Phnom Penh (ANTARA News) - Seorang pemimpin penting Khmer Merah yang disidangkan atas tuduhan genosida dan kejahatan lainnya selama rezim brutal tahun 1970-an mengemukakan dalam sidang di pengadilan pidana , Selasa bahwa tuduhan-tuduhan tehadap dirinya tidak benar.
"Semua tuduhan yang dikemukakan dalam sidang pembukaan itu tidak benar. Sikap saya dalam revolusi itu adalah untuk kepentingan negara dan rakyat," kata Nuon Chea, yang dianggap sebagai pemimpin ideologi rezim itu.
Sidang pembukaan dimulai Senin dalam pengadilan yang lama ditunggu di Phnom Penh memeriksa "Saudara Nomor Dua" Nuon Chea, bersama dengan mantan kepala negara Khieu Samphan dan mantan menteri luar negeri Ieng Sary.
Semua terdakwa membantah tuduhan-tuduhan kejahatan perang, kejahatan terhadap kemanusiaan dan genosida atas pembunuhan lebih dari dua juta orang selama pemerintah Khmer Merah 1975-1979.
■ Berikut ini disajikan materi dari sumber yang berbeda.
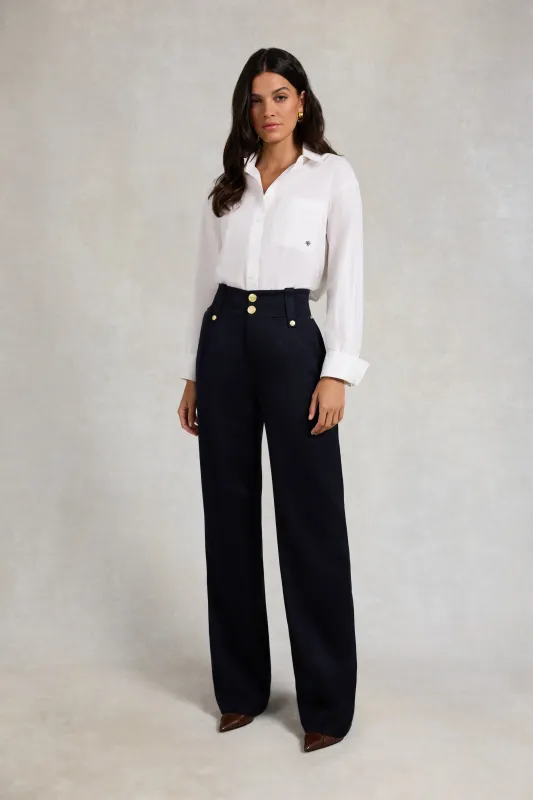 High Waisted Straight Trouser (Navy Barathea) made by Holland Cooper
Dengan dipimpin "Saudara Nomor Satu" Pol Pot, yang meninggal tahun 1998, rezim komunis itu mengosongkan kota-kota, menghapuskan uang dan agama dan membunuh hampir seperempat penduduk Kamboja dalam usaha mewujudkan negara agraria.
Jaksa internasional Andrew Cayley dalam dakwaan sebelumnya di pengadilan itu menuduh Nuon Chea dan dua terdakwa lainnya "mencuri waktu" dan "pembunuh bersama" seluruh generasi Kamboja.
"Tidak seorangpun di negara ini yang selamat atau tidak terkena dampak oleh perbuatan yang telah dilakukan tiga orang tua ini," kata Cayley.
Nuon Chea tidak menunjukkan emosi ketika dikonfrontasikan dengan satu klip pendek video yang diambila gambarnya dalam dekade lalu, di mana dia membela pembersihan-pembersihan berdarah rezim itu dan menyebut para korban adalah "para pengkianat".
Para jaksa menunjukkan gambar Nuon Chea, yang dibuat dari dokumentasi tahun 2009 "Musuh-musuh Rakyat" untuk mndukung klaim mereka bahwa gerakan itu memiliki kebijakan memnbunuh musuh-musuh dan mereka yang dianggap sebagai tidak setia.
"Jika para pengkhianat ini hidup rakyat Khmer akan dihabisi jadi saya berani menyatakan keputusan saya tepat," kata Chea dengan tenang kepada seorang wartawan Kamboja dalam klip itu.
"Jika kami menunjukkan belas kasihan kepada orang-orang itu, negara akan hancur," demikian AFP.